**EXERCISE DIRECTIONS**
Select every line of the records below that contains the word "object", and copy each one out. Case counts.

━━━━━━━━

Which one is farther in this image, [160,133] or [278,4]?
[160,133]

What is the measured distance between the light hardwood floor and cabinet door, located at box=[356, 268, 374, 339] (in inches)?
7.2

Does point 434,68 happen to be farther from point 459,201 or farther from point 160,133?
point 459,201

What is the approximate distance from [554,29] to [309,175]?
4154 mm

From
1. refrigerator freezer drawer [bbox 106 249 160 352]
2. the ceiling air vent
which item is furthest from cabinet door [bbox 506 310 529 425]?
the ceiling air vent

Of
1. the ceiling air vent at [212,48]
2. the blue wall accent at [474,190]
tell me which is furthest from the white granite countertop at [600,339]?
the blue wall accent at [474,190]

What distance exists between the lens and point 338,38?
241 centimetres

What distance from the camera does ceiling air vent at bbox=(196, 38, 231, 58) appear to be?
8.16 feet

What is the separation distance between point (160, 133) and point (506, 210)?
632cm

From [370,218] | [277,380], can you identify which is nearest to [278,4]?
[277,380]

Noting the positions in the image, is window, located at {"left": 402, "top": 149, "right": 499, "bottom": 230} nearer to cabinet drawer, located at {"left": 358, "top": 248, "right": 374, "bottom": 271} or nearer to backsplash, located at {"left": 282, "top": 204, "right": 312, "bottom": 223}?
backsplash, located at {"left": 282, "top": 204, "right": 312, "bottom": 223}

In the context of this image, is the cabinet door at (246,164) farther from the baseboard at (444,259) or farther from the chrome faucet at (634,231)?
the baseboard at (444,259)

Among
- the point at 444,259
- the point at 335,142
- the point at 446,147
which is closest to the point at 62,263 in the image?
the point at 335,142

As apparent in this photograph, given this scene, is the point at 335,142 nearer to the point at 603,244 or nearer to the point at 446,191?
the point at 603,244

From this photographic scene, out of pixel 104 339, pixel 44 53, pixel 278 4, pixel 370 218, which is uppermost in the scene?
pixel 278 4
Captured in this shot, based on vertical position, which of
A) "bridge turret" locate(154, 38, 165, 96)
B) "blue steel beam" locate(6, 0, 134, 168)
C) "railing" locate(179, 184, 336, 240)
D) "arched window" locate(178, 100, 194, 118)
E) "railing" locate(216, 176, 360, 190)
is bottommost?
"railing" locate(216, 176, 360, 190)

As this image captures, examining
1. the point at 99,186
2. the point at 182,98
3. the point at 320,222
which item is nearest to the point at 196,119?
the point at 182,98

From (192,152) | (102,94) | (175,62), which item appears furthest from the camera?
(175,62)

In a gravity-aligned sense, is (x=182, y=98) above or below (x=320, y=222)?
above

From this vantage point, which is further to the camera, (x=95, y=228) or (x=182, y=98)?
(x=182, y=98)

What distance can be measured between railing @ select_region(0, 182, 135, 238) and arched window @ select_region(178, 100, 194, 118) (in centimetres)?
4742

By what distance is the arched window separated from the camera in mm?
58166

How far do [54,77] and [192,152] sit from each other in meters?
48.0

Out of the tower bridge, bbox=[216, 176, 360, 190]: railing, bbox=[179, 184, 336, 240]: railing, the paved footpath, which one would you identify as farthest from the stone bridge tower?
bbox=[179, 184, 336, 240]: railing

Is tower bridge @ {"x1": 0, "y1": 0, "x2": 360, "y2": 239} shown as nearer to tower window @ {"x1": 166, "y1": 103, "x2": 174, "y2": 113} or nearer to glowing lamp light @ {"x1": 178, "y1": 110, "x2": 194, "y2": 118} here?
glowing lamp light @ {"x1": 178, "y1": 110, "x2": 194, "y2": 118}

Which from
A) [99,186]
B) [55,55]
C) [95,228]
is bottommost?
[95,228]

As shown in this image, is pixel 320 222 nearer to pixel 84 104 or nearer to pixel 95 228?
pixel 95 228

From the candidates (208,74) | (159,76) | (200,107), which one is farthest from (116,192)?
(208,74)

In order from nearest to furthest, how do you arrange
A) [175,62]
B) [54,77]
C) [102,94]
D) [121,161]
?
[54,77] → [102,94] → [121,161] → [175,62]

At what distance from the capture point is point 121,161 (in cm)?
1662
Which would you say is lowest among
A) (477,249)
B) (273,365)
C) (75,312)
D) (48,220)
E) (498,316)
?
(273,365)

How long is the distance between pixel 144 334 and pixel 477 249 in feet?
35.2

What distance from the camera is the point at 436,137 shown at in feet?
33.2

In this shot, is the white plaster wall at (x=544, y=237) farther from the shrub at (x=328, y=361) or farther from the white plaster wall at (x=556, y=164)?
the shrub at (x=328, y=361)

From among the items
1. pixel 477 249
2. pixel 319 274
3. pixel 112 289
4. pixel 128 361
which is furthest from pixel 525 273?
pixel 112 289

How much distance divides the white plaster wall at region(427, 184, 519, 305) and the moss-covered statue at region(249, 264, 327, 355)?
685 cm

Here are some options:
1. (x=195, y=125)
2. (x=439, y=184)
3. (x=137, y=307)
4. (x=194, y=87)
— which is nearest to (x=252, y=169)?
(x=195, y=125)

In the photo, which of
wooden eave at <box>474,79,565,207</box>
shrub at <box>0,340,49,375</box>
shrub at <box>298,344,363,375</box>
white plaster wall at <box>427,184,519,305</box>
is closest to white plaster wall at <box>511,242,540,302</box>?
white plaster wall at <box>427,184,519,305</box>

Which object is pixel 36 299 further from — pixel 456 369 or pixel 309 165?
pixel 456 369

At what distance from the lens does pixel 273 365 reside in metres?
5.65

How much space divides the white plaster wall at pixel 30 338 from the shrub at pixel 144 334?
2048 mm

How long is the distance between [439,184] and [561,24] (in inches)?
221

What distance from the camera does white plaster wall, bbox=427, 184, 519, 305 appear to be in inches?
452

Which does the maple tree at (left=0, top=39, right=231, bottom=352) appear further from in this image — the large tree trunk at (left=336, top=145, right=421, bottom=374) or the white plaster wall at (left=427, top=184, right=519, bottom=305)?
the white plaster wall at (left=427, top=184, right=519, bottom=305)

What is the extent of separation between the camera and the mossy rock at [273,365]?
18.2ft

━━━━━━━━

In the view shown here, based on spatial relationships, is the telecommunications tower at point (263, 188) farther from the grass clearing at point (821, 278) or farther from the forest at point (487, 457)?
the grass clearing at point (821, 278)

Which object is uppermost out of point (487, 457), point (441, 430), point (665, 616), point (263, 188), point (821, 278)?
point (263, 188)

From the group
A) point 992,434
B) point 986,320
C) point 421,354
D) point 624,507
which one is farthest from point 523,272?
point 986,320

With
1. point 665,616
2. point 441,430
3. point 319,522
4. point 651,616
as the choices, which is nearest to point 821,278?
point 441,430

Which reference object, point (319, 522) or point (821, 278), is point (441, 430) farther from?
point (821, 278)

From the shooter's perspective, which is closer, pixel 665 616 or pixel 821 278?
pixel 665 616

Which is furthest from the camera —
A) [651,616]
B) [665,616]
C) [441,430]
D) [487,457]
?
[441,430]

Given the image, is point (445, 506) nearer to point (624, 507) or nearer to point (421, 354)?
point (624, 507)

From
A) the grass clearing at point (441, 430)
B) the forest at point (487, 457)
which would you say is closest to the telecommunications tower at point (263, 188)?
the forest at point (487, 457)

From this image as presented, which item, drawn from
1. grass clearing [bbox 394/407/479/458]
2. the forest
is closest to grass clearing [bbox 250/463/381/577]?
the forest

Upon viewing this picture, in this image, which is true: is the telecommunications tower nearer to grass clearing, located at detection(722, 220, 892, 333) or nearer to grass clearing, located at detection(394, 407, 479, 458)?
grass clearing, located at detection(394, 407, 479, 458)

━━━━━━━━

**RESPONSE TO THIS EXERCISE**
Which object is pixel 36 299 further from — pixel 456 369 or pixel 309 165?
Which object is uppermost out of point (487, 457), point (441, 430), point (665, 616), point (263, 188), point (821, 278)?
Which reference object, point (319, 522) or point (821, 278), is point (441, 430) farther from?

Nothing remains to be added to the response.